If a line in the data holds the string "lightbox", list it.

RECORDS SHOWN
━━━━━━━━━━━━━━━━━━━━
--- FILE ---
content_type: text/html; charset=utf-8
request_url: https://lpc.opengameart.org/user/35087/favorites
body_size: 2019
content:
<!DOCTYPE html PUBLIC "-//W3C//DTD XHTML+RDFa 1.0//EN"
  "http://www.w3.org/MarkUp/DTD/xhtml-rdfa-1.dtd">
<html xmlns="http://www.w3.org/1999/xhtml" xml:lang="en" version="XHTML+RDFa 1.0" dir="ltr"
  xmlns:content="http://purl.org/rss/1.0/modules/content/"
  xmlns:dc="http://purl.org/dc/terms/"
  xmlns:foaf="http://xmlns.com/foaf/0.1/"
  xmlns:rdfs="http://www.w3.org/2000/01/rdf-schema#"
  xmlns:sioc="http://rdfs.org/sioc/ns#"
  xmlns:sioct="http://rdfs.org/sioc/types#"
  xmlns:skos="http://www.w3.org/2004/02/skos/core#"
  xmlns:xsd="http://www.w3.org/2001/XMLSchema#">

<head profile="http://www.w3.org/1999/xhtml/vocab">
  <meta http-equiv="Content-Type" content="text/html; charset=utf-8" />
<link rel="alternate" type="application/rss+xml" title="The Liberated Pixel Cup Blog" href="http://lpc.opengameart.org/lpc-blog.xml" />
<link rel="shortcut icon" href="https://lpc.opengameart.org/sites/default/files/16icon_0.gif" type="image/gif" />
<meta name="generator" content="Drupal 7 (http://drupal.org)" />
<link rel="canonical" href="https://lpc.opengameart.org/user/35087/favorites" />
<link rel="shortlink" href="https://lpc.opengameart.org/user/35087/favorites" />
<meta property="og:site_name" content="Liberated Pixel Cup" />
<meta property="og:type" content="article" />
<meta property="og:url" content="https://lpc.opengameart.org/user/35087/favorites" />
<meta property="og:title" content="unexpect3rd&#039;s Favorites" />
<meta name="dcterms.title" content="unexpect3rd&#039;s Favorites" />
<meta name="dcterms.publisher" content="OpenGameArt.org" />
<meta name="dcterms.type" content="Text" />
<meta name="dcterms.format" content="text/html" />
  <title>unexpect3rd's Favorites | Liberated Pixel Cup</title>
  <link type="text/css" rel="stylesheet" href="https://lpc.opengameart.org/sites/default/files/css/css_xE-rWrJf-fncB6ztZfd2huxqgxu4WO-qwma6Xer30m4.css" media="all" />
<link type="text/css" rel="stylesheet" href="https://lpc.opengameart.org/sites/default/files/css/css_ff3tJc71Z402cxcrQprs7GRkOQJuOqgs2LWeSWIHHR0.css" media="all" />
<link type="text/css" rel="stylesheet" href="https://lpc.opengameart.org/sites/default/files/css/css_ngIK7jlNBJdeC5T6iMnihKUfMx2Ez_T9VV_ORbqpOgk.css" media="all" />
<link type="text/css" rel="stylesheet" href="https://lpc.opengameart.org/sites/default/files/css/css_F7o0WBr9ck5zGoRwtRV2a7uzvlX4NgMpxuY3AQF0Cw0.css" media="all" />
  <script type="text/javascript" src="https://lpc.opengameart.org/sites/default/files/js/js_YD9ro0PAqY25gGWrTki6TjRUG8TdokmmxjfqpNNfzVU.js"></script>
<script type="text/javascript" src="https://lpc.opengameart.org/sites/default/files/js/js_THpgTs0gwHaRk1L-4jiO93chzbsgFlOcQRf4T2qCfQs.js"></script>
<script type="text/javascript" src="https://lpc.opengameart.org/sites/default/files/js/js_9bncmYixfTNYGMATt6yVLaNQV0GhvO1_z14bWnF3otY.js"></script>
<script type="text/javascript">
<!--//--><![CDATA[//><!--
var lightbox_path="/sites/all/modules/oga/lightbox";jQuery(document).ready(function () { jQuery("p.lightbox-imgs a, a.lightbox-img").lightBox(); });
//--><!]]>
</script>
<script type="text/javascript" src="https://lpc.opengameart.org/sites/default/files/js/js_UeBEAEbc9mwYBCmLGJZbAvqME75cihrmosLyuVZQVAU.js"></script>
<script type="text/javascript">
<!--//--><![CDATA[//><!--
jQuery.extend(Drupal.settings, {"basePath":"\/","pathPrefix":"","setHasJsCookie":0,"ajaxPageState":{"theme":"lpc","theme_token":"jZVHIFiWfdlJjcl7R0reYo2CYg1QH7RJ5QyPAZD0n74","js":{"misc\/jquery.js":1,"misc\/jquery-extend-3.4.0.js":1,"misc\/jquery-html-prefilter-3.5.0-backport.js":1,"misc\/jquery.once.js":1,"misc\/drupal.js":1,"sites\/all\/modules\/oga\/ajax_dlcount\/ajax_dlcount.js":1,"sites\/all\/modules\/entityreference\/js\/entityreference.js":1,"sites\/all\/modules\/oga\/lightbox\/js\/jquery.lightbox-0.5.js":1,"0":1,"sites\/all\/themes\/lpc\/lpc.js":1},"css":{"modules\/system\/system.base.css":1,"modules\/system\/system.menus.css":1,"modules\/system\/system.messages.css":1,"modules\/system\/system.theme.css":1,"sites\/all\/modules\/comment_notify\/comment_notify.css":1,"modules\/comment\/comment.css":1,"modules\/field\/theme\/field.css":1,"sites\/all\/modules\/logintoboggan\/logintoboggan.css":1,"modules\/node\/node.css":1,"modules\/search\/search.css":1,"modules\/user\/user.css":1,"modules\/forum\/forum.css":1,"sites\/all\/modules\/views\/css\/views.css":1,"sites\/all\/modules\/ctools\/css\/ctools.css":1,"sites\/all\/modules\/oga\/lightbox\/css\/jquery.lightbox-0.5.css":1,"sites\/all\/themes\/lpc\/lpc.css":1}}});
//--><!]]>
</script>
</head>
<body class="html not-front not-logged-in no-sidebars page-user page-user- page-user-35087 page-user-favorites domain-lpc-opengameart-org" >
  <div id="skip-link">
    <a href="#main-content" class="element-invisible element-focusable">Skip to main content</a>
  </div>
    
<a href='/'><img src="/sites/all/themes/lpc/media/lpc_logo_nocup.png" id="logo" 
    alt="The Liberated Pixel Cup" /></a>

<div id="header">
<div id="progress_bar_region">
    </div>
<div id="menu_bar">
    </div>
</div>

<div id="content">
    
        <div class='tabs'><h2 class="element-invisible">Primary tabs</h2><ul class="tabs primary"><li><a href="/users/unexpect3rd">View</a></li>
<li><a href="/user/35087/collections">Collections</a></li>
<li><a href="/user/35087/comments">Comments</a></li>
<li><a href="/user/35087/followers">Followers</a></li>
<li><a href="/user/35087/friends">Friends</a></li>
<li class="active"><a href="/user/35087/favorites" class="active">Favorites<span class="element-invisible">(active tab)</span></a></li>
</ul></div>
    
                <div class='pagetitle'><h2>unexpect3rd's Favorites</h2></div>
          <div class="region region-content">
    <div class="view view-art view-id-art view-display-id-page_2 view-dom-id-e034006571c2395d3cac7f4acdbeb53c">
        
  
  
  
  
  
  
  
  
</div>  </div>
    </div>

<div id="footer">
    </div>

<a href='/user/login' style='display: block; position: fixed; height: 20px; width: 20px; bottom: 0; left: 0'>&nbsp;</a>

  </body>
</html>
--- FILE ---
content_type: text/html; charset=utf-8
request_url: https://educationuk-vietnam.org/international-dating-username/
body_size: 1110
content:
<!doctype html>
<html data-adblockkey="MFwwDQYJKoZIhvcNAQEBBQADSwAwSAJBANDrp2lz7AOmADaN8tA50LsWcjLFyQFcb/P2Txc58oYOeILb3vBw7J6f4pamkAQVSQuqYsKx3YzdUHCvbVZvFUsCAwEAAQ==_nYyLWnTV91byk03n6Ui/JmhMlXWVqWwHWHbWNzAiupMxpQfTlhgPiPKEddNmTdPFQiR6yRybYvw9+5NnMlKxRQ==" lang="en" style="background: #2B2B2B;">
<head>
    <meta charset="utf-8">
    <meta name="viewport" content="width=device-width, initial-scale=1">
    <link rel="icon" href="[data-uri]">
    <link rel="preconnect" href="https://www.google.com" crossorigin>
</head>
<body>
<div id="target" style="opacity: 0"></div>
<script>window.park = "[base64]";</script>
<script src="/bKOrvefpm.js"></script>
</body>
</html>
━━━━━━━━━━━━━━━━━━━━
WRITTEN RESPONSE
var lightbox_path="/sites/all/modules/oga/lightbox";jQuery(document).ready(function () { jQuery("p.lightbox-imgs a, a.lightbox-img").lightBox(); });
jQuery.extend(Drupal.settings, {"basePath":"\/","pathPrefix":"","setHasJsCookie":0,"ajaxPageState":{"theme":"lpc","theme_token":"jZVHIFiWfdlJjcl7R0reYo2CYg1QH7RJ5QyPAZD0n74","js":{"misc\/jquery.js":1,"misc\/jquery-extend-3.4.0.js":1,"misc\/jquery-html-prefilter-3.5.0-backport.js":1,"misc\/jquery.once.js":1,"misc\/drupal.js":1,"sites\/all\/modules\/oga\/ajax_dlcount\/ajax_dlcount.js":1,"sites\/all\/modules\/entityreference\/js\/entityreference.js":1,"sites\/all\/modules\/oga\/lightbox\/js\/jquery.lightbox-0.5.js":1,"0":1,"sites\/all\/themes\/lpc\/lpc.js":1},"css":{"modules\/system\/system.base.css":1,"modules\/system\/system.menus.css":1,"modules\/system\/system.messages.css":1,"modules\/system\/system.theme.css":1,"sites\/all\/modules\/comment_notify\/comment_notify.css":1,"modules\/comment\/comment.css":1,"modules\/field\/theme\/field.css":1,"sites\/all\/modules\/logintoboggan\/logintoboggan.css":1,"modules\/node\/node.css":1,"modules\/search\/search.css":1,"modules\/user\/user.css":1,"modules\/forum\/forum.css":1,"sites\/all\/modules\/views\/css\/views.css":1,"sites\/all\/modules\/ctools\/css\/ctools.css":1,"sites\/all\/modules\/oga\/lightbox\/css\/jquery.lightbox-0.5.css":1,"sites\/all\/themes\/lpc\/lpc.css":1}}});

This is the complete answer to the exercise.